George Page

Personal information
- Born: 27 October 1890 Glasgow, Scotland
- Died: 26 June 1953 (aged 62) Edinburgh, Scotland

Chess career
- Country: United Kingdom

= George Page (chess player) =

Scottish chess player

George Page ISO (27 October 1890 – 26 June 1953) was a Scottish chess player, Scottish Chess Championship winner (1925).

==Biography==
George Page was one of the strongest chess players in Scotland in the 1920-1930s. He was champion of the Edinburgh Chess Club and the Civil Service Chess Club (Edinburgh) many times, including the consecutive years 1933-1941. He was also with Edinburgh Chess Club that won the Richardson Cup from 1920 to 1924. He won the Scottish Chess Championship in 1925. From 1925 onwards, George Page would help the Civil Service Chess Club in their matches, and he was a member of their team that won the Richardson Cup in 1939.

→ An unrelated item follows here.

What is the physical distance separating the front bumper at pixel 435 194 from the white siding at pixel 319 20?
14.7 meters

George Page played for Scotland in the Chess Olympiads:
- In 1933, at second board in the 5th Chess Olympiad in Folkestone (+1, =1, -12),
- In 1937, at third board in the 7th Chess Olympiad in Stockholm (+1, =2, -9).

George Page edited a chess column in the Weekly Scotsman from 1926 to 1939. In 1952, he was made a Companion of the Imperial Service Order, an award given to retiring staff of the Civil Service who had given long and meritorious service.